今週は、CRFブランク工場でブランクを作っています。


まだ、重い物を持ったりは出来ない為、佐藤工場長とUさんにプリプレグの運搬などは、やってもらっている状況ですが、退院後の初めてブランク作りを行いました。


目の見え方も良好で、よい状態で仕事が出来ています。


写真は「CRF-LGM83/32 HP TP.N」の本体のブランク です。


CRFの皆で心を込めて一生懸命作り、とても綺麗に出来ています。





今回、ここまで順調に回復できたのは、手術を担当してくださった先生の技術によるところが大きいと感じています。


前回は思うような回復が得られなかった部分があったため、ご紹介をいただき、経験が多い、硝子体の専門の先生に執刀していただきました。


網膜剥離と診断を受けた際、地元でお世話になっている眼科の先生に「網膜剥離の手術は執刀医の腕で予後が変わりますか」と尋ねたところ「当然です」と即答されました。


この言葉は非常に印象に残っています。


つまり「知識・経験・器用さ」によって結果が大きく変わるということです。


これは、私たちのブランク作りにも通じるものがあります。


製作工程の中には、人の手で行う繊細な作業があり、そこには理論と要点が存在します。


それを安定して精密に再現するには、高い集中力とノウハウが求められます。この結果が最終的にブランクの性能、強度を形作ります。


網膜剥離の手術は局所麻酔で行われるため、意識がある状態で進みます。実際に手術中の手の動きや流れを感じることができました。


その動きや所要時間から、精密さと、伝わる熟練感は強い安心を感じました。


手術時間が短いほど、目への負担は少なくなります。今回の回復の早さも、そうした高い技術によるものだと確信しています。迅速かつ正確な手技に、深い感銘を受けました。

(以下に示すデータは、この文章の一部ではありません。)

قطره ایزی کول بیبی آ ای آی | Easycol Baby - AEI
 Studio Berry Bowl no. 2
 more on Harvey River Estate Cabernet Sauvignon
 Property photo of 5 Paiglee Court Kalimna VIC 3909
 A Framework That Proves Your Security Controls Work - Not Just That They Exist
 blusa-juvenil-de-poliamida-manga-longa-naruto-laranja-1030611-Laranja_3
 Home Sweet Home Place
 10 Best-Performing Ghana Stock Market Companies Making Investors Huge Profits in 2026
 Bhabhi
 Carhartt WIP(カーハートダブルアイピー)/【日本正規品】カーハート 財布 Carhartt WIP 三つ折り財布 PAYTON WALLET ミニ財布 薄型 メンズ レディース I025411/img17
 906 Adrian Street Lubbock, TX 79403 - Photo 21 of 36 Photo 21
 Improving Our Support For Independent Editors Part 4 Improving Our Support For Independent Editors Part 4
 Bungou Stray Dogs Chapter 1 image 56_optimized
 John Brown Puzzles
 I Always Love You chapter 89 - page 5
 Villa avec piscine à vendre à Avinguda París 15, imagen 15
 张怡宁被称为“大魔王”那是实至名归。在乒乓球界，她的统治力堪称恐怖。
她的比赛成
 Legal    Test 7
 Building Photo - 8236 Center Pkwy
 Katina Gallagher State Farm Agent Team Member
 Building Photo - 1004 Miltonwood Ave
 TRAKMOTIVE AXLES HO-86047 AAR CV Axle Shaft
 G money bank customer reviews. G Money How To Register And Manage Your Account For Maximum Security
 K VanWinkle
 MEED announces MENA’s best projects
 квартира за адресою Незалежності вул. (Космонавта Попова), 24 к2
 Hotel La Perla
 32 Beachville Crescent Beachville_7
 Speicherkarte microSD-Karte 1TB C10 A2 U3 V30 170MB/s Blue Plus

この経験を通じて、自分自身もさらに高みを目指したいという思いが一層強くなりました。


これまでも強い向上心を持ってブランク作りに取り組んできましたが、人の運命を左右するという、プロフェッショナルの仕事に触れ、大きな刺激を受けました。


また今回、あらためて感じたことがあります。


もし医学の力がなければ、私は左右の目ともに網膜剥離になったことで視力を失っていました。


網膜剥離は、早期に適切な治療を行わなければ、失明に至る非常に怖い病気です。医学の力が無ければ、失明して仕事も、一般的な生活も出来なくなっていました。


現在の医療において手術方法が確立され、多くの方が回復できる環境が整っていることに、深い安心と感謝の気持ちを抱いています。


この経験を通じて、支えていただいている技術や積み重ねの大切さを、あらためて強く実感しました。


私自身は釣具作りを通じて、技術的な発展という視点から、この世界に少しでも貢献していければという気持ちになりました。


この経験に感謝し、体を大切にし、さらに高みを目指して頑張っていきます。